I added an external component, a set of stand-alone bona-fides, in the form of timelines. Each area of expertise would need to create its own timeline of relevant events, which could be fleshed out over time to provide the minutia and linkages a true doubter might demand. It would serve in many ways, particularly as a factual check and meme-buster.

Is this all new? No. It's a place to start, that's all, and an organized approach with the greatest truth-verification process ever invented: thousands upon thousands of pairs of eyes who are free to challenge anything, anonymously, or provide additional detail and background.

Okay, enough. This is all obvious, I just don't recall seeing it all said in one place 'round these parts. I'm not trying to be anyone's buddy - or enemy, I'm doing what I would hope others would do if I had thrown down a gauntlet numerous times, as lex has done. When he gets over his indigestion or whatever, he can take this at face value, use it, shit on it, or jump off a cliff. RB was here long before either of us showed up and there's nothing being said that hasn't been said, at least in part, a hundred times before. We're just weaving the bits together - and I was just trying to help.
Posted by: .com || 11/26/2004 6:27 Comments || Top||

#9  I was going to mail lex on this subject later, but i'll happily copy others if they are interested (pxbradley@excite.com). The insight that hit me (and like all important insights its obvious when you see it) is the article covering what has happened in the 24H cycle is dead, as is the need to fit it into 20 column inches. A story becomes a thread over time with a number of components - breaking facts, background/history, context, analysis (from different perspectives), fisking and of course comments.

.com, I agree that Command Post is the closest of the sites I visit, but I have no doubt that it can be improved.

Otherwise what I intended to communicate to lex is a process to get from here to there, while being flexible about where 'there' is.
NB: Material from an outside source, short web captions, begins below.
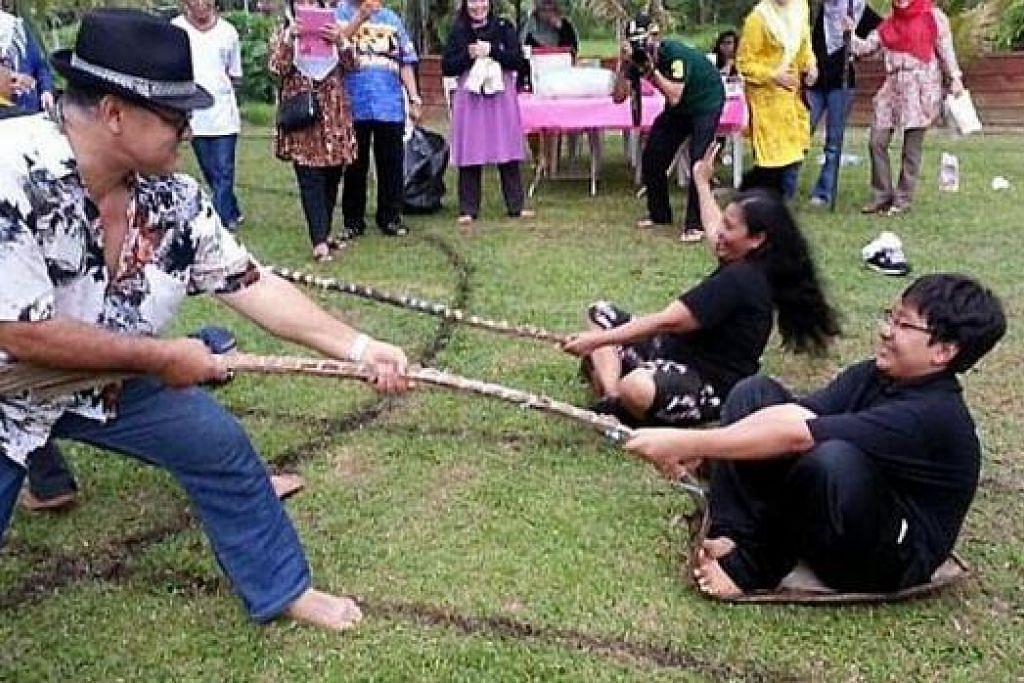MENGEMBALIKAN NOSTALGIA: Antara aktiviti yang dilakukan semasa mengadakan homestay ialah permainan tarik upih. – Foto-foto HAMZAH RAHIM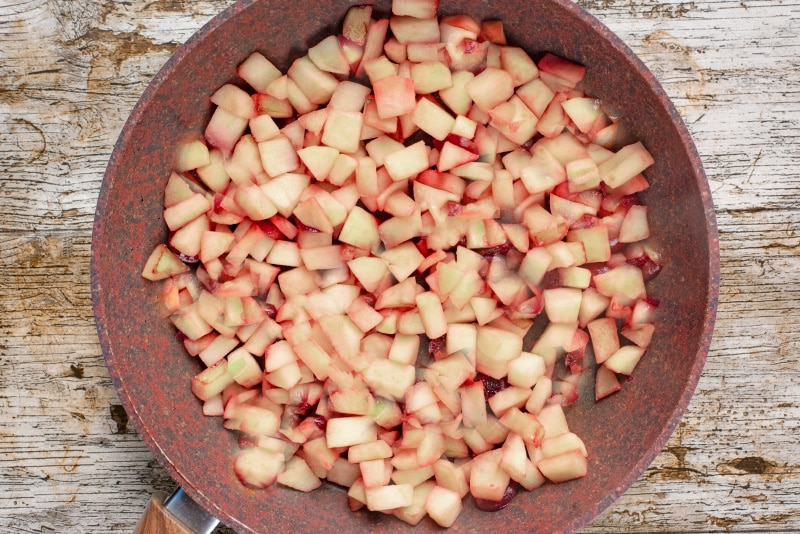 A frying pan with cooked, chopped apples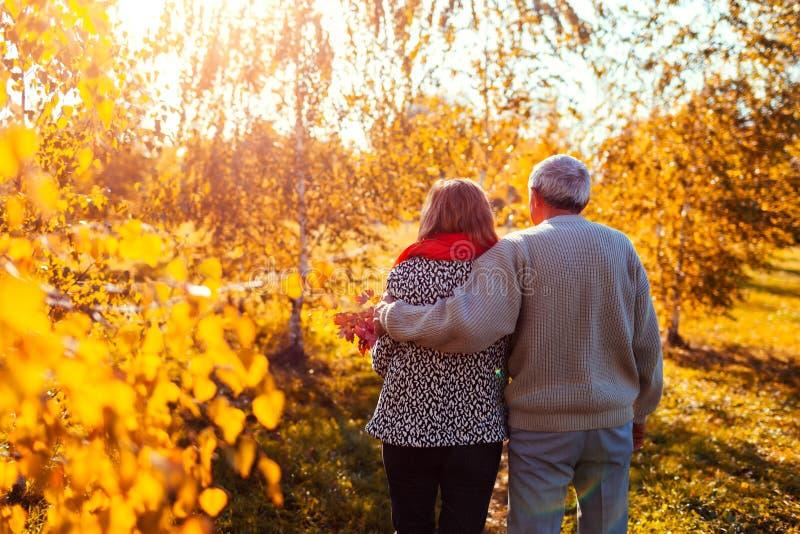Hoger paar die in en de de herfst bosmens en vrouw lopen die Op middelbare leeftijd in openlucht koesteren koelen royalty-vrije stock afbeelding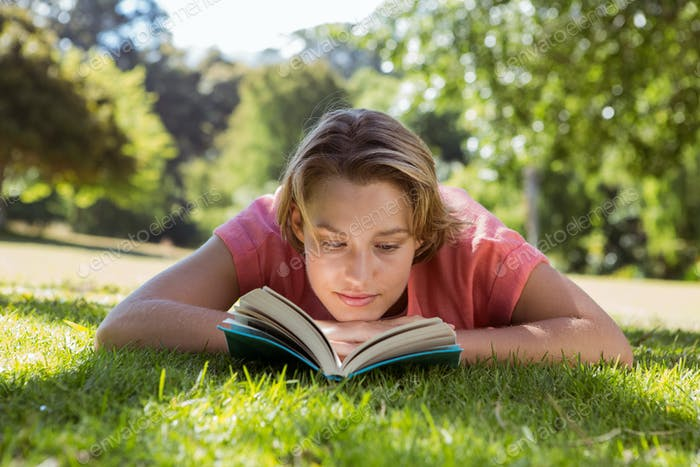 Pretty woman reading book in park on a sunny day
You can't even begin to think about sourcing your own news without a platform to communicate it.
Posted by: phil_b || 11/26/2004 7:15 Comments || Top||

#10  The format's the key. Show the evolution of the article graphically, like a decision tree, with tons of hyperlinks that allow the reader to drill into background on the author, on the subject, on the context. Create "hubs" around expert "authorities" and allow those hubs and authorities to interact with, link to, benefit from other, parallel hubs and authorities.

Anyone here have a bgrd in collaboration software?
phil has my email - for ref. it's
tom_p_mclaughlin at yahoo
Posted by: lex || 11/26/2004 7:38 Comments || Top||

#11  w/o picking bits and pieces of what's right and wrong above I would like to applaud the overall idea, point out that the blogs (this one especially) are already doing this to a great extent and add (caution, controversy coming) you NEED the MSM as part of this. OK, before you all stone me, not the "MSM" per se, but they are the grist for this truth mill. And frankly I believe the existence of the blogs is already having a beneficial effect on them, since they (the smarter ones) are realizing they will be fisked at every turn.

Dan Rather inadvertantly became a major impetus for this movement...of course his intentions weren't exactly honorable. But his (and CBS') ham-handed attempt to slip one (more) over on us ignited the blogs like nothing before. But since the bloggers aren't generally going to do their own news reporting, they are more valuable as a validation and expansion of the news than the actual launching of it.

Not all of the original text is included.